§ **EXERCISE BRIEF**: Print all the data, keeping every line exactly as it is.

§ **RAW DATA**:
┌────────
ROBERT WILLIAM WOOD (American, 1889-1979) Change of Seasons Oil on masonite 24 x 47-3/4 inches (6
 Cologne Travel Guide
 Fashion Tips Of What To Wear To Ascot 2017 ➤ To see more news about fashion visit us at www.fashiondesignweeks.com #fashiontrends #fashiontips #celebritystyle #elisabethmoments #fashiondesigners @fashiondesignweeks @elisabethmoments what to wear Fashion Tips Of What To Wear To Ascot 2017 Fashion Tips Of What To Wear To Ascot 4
└────────
§ **FINAL ANSWER**:
ROBERT WILLIAM WOOD (American, 1889-1979) Change of Seasons Oil on masonite 24 x 47-3/4 inches (6
 Cologne Travel Guide
 Fashion Tips Of What To Wear To Ascot 2017 ➤ To see more news about fashion visit us at www.fashiondesignweeks.com #fashiontrends #fashiontips #celebritystyle #elisabethmoments #fashiondesigners @fashiondesignweeks @elisabethmoments what to wear Fashion Tips Of What To Wear To Ascot 2017 Fashion Tips Of What To Wear To Ascot 4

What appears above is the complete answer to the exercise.